**What the task requires:** Return the whole listing exactly, omitting the pictures.

**Provided entries:**
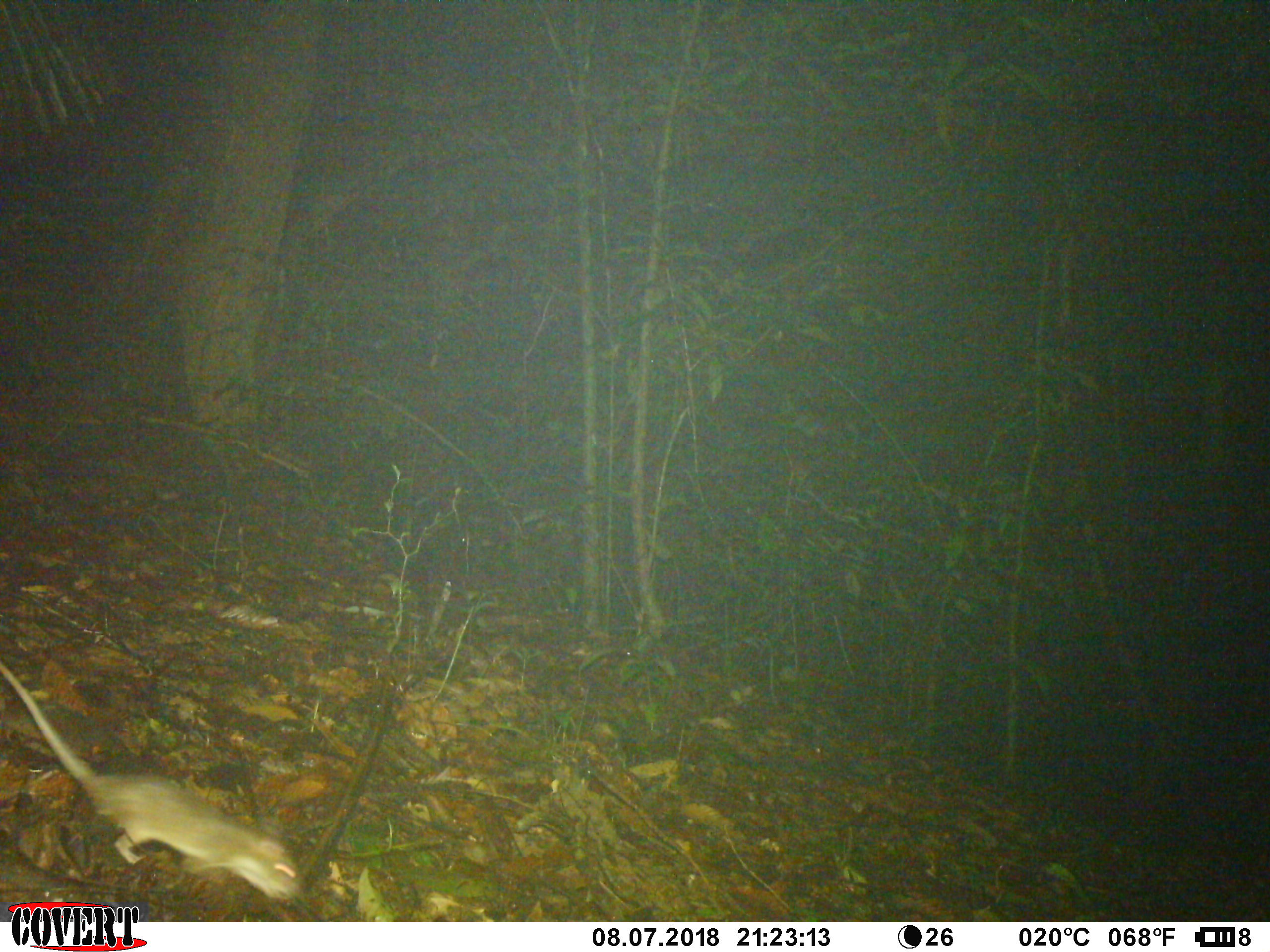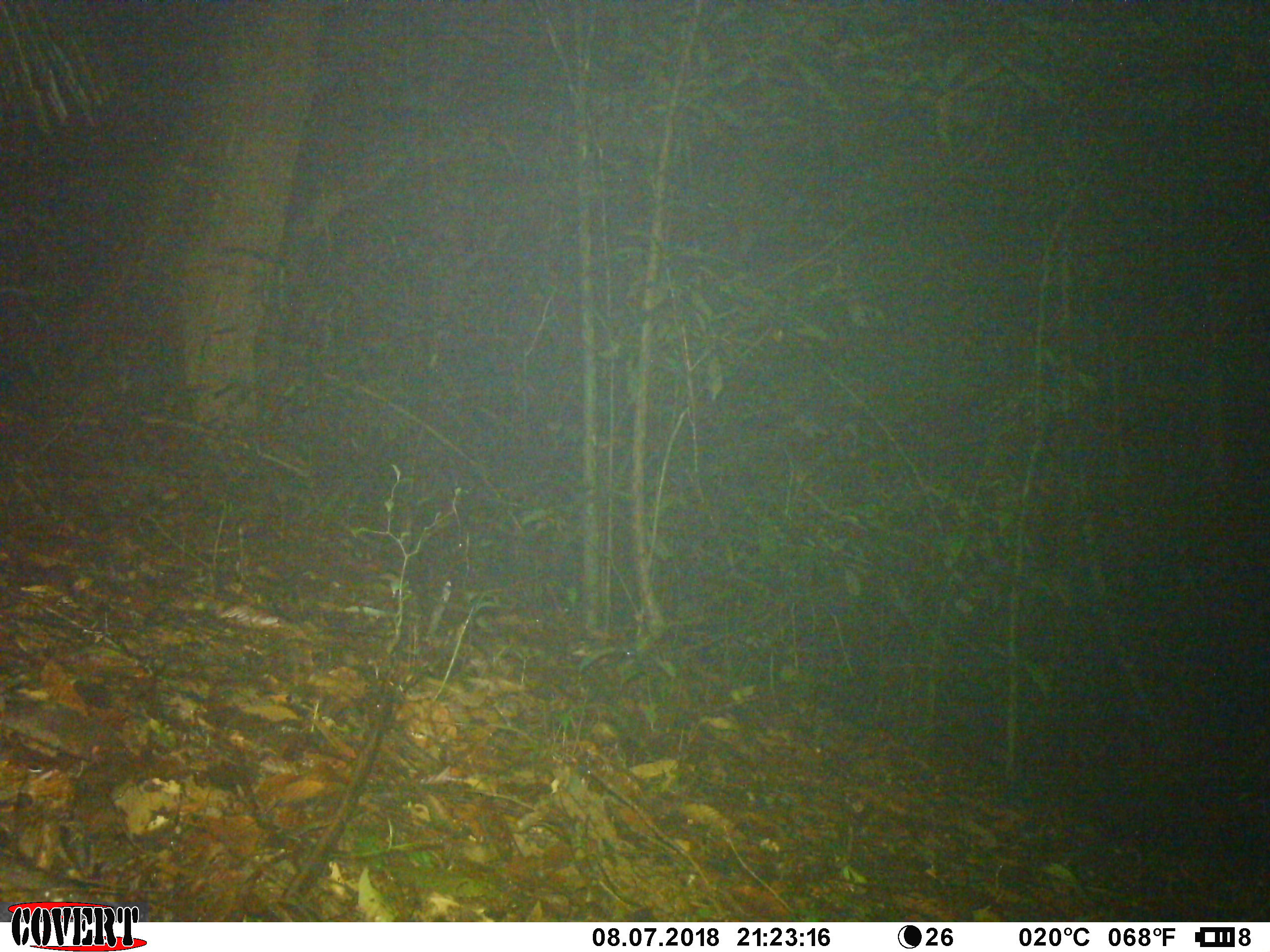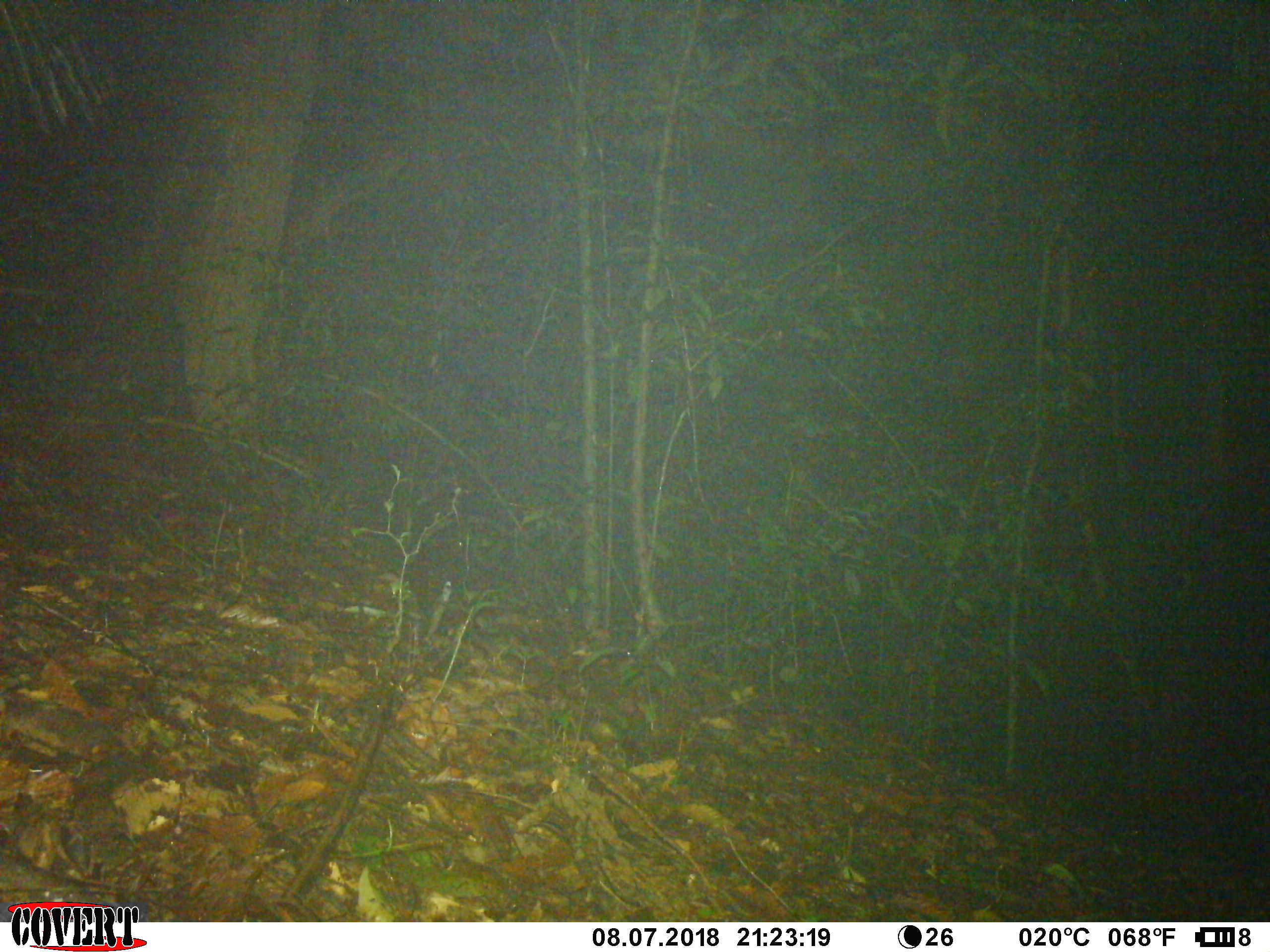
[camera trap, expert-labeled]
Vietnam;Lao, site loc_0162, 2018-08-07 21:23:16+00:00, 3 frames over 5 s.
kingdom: Animalia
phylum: Chordata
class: Mammalia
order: Rodentia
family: Muridae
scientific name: Muridae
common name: old-world mice and rats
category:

**Response to the task:**
[camera trap, expert-labeled]
Vietnam;Lao, site loc_0162, 2018-08-07 21:23:16+00:00, 3 frames over 5 s.
kingdom: Animalia
phylum: Chordata
class: Mammalia
order: Rodentia
family: Muridae
scientific name: Muridae
common name: old-world mice and rats
category:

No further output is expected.